Les pièces du dossier attendues
Les affirmations rapportées par la Presse judiciaire gabonaise ne permettent pas, à elles seules, de conclure que la procédure est irrégulière.
Elles permettent en revanche d’identifier les documents qui devraient permettre de répondre aux questions soulevées.
Il s’agit notamment de l’acte de saisine du CSM, du rapport de l’Inspection générale des services judiciaires, de l’acte désignant les conseillers chargés de l’enquête, des procès-verbaux d’audition, des actes d’investigation, du rapport des conseillers, de la preuve de sa communication au magistrat et de la citation à comparaître accompagnée de sa preuve de notification.
C’est à partir de ces pièces que pourra être appréciée la régularité de la procédure.
Le dossier n’est pas juridiquement clos
La proposition de radiation prononcée à l’issue du Conseil de discipline ne signifie pas nécessairement que le contentieux est terminé.
Le Statut des magistrats prévoit un recours devant le Conseil d’État dans les conditions et délais qu’il fixe.
La question de la régularité de la procédure pourrait donc, si elle est soulevée dans le cadre d’un recours, être examinée par la juridiction administrative compétente.

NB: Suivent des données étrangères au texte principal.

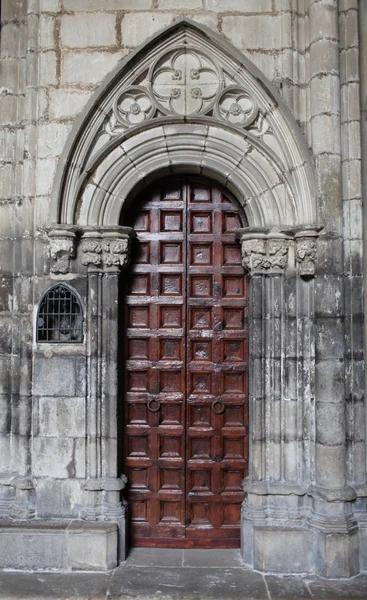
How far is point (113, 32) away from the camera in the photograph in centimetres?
467

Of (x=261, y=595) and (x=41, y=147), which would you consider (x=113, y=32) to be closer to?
(x=41, y=147)

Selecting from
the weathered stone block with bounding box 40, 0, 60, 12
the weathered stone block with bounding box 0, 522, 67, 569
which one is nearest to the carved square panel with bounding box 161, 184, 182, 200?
the weathered stone block with bounding box 40, 0, 60, 12

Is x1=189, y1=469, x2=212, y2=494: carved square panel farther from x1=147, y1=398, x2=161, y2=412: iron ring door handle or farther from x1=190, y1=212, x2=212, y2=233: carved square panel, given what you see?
x1=190, y1=212, x2=212, y2=233: carved square panel

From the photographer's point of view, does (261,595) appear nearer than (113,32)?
Yes

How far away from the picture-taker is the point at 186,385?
4770mm

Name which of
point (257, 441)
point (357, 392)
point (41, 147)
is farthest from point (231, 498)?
point (41, 147)

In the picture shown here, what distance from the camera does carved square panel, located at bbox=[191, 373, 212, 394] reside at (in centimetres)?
479

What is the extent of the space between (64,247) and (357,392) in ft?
8.56

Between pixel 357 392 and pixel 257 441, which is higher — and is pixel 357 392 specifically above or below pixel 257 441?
above

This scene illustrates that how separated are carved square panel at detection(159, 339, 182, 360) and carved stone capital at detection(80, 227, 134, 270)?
78 cm

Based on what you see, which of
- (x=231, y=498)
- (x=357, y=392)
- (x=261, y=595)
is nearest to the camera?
(x=261, y=595)

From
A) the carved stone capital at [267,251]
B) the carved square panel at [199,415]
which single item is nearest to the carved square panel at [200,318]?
the carved stone capital at [267,251]

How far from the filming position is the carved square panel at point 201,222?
4.89m

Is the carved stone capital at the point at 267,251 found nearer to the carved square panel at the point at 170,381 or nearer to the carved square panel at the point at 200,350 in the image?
the carved square panel at the point at 200,350
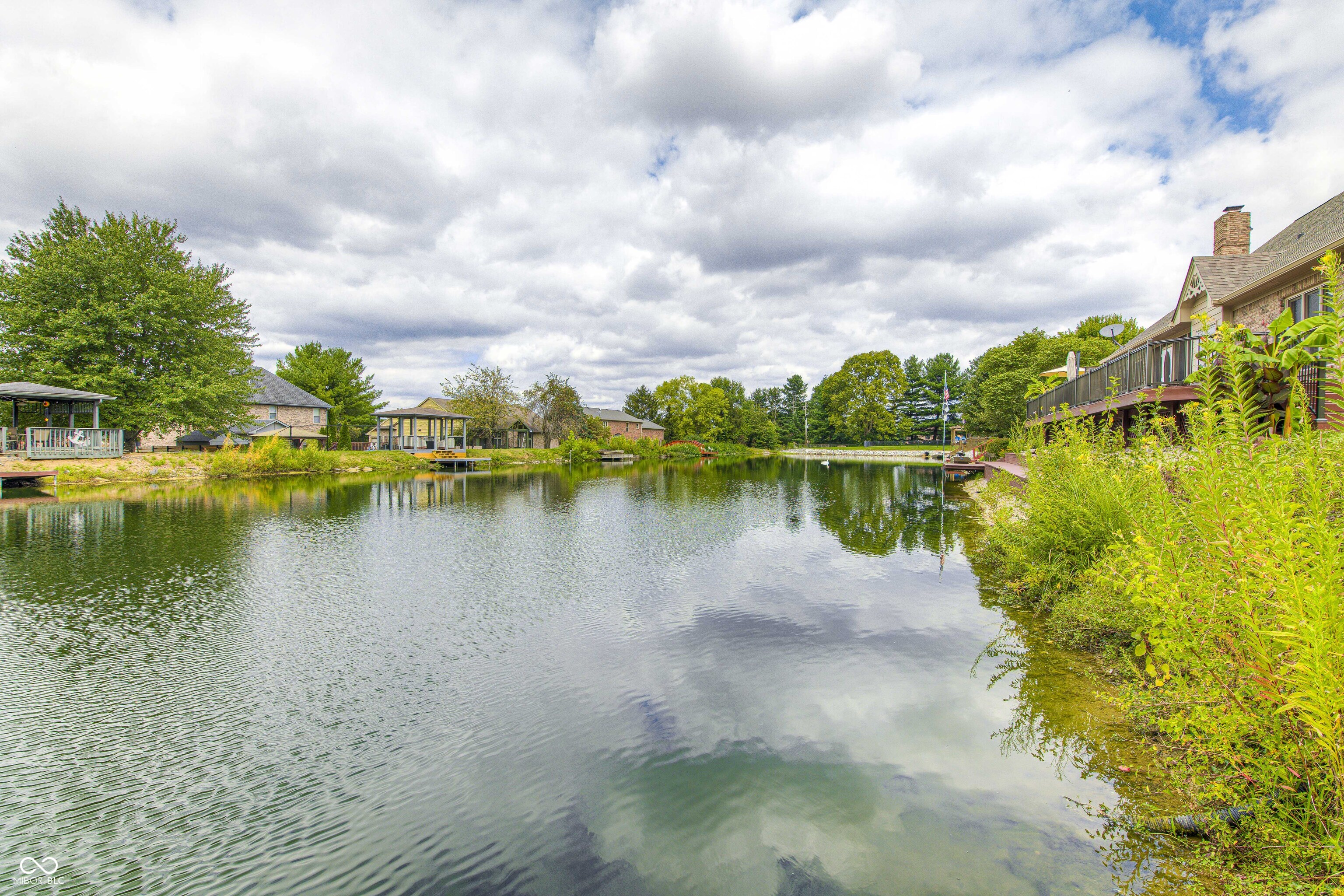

Pour Gabon Quotidien, l’enjeu est désormais de distinguer ce qui relève des faits établis, des contestations formulées par les parties et de ce que les pièces de procédure permettront effectivement de démontrer.
Dans le dossier Eddy Minang, le débat ne porte donc plus seulement sur les griefs ayant conduit le Conseil de discipline à proposer sa radiation. Il porte désormais sur le respect des garanties procédurales exigées par le Statut. Seul l’examen des actes officiels permettra d’en juger.
La réponse se trouve dans les actes de la procédure.